A cidade goiana de Piracanjuba, que produz 270 mil litros de leite diariamente, graneliza 90% de sua produção. Os 100% só não foram alcançados porque há produtores sem condições de adquirir o tanque de resfriamento.
O preço pago pelo leite também não estimula a compra do tanque de expansão. "Atualmente, o produtor recebe uma diferença que varia de R$ 0,01 a R$ 0,03 pelo leite granelizado", informa o presidente do Sindicato Rural de Piracanjuba, Ricardo Di Pina Cabral.
O assessor do Sindicato das Indústrias de Laticínios do Estado de Goiás (Sindileite), Alfredo Luiz Correia, diz que multinacionais, como a Nestlé, e as grandes indústrias e cooperativas de Goiás já estão com 100% de seu leite granelizado.
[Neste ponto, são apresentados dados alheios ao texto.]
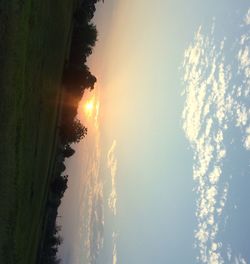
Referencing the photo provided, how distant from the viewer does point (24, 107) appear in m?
40.0

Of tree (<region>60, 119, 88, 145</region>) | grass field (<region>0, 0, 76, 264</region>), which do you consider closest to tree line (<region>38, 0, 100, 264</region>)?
tree (<region>60, 119, 88, 145</region>)

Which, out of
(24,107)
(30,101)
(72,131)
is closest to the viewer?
(24,107)

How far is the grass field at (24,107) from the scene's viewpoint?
112 ft

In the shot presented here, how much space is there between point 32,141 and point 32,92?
6255mm

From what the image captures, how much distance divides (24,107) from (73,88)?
33.6m

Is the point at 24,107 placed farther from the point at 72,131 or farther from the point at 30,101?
the point at 72,131

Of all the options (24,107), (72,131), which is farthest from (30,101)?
(72,131)

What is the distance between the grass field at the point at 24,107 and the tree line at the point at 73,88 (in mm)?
13144

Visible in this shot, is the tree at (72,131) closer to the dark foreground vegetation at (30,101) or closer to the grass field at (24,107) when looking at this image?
the dark foreground vegetation at (30,101)

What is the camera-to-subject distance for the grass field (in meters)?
34.1

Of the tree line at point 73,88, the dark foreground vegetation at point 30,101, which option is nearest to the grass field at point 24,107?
the dark foreground vegetation at point 30,101

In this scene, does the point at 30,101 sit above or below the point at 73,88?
below

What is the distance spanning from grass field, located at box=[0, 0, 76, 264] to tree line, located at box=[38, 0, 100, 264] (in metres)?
13.1

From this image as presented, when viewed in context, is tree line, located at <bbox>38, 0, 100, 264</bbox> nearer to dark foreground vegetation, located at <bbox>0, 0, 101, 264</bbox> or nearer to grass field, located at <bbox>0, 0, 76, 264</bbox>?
dark foreground vegetation, located at <bbox>0, 0, 101, 264</bbox>
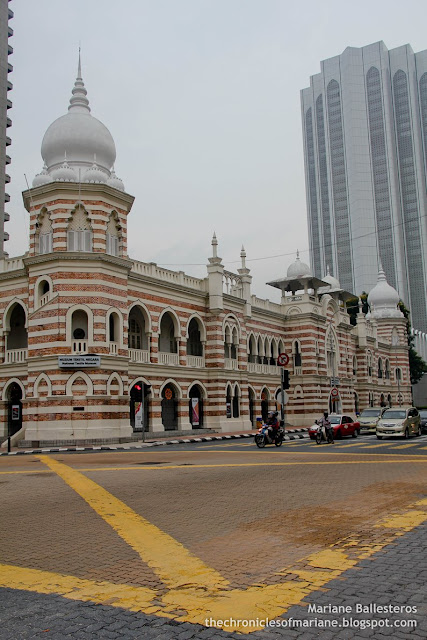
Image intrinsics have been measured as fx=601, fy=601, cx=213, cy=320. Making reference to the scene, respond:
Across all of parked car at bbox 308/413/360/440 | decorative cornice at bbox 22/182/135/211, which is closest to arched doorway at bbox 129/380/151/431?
parked car at bbox 308/413/360/440

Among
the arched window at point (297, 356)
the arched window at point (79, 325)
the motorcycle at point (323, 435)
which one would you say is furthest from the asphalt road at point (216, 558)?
the arched window at point (297, 356)

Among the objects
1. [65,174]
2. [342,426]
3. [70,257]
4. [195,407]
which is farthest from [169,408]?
[65,174]

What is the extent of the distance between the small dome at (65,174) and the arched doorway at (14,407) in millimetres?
11651

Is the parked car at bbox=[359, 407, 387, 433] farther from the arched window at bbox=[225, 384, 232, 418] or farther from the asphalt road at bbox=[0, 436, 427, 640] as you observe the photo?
the asphalt road at bbox=[0, 436, 427, 640]

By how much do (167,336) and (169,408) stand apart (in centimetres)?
479

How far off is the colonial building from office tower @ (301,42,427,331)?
75732 millimetres

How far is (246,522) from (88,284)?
23330mm

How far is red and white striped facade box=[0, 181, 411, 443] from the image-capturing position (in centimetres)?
2981

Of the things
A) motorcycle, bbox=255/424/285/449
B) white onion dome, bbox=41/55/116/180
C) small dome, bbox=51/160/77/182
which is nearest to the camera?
motorcycle, bbox=255/424/285/449

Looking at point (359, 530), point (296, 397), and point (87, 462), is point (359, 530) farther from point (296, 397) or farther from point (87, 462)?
point (296, 397)

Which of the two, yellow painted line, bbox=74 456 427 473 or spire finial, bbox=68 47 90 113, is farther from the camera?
spire finial, bbox=68 47 90 113

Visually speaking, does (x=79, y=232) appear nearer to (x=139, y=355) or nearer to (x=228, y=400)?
(x=139, y=355)

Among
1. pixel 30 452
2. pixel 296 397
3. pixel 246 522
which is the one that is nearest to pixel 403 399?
pixel 296 397

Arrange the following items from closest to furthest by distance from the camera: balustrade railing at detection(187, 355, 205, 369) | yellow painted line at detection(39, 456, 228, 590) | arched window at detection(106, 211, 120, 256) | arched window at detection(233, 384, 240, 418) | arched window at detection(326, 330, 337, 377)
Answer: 1. yellow painted line at detection(39, 456, 228, 590)
2. arched window at detection(106, 211, 120, 256)
3. balustrade railing at detection(187, 355, 205, 369)
4. arched window at detection(233, 384, 240, 418)
5. arched window at detection(326, 330, 337, 377)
O resfriamento já atingiria entre 65% e 70% do volume de leite produzido no Estado. Mas, se for considerado o número de produtores que utilizam a tecnologia, Correia acredita que este índice pode cair para menos de 50%. "O produtor tem que entender que vai gastar mais com energia e produtos de limpeza, mas a diferença no preço do frete, que pode ser feito de três em três dias, compensa o investimento", destaca.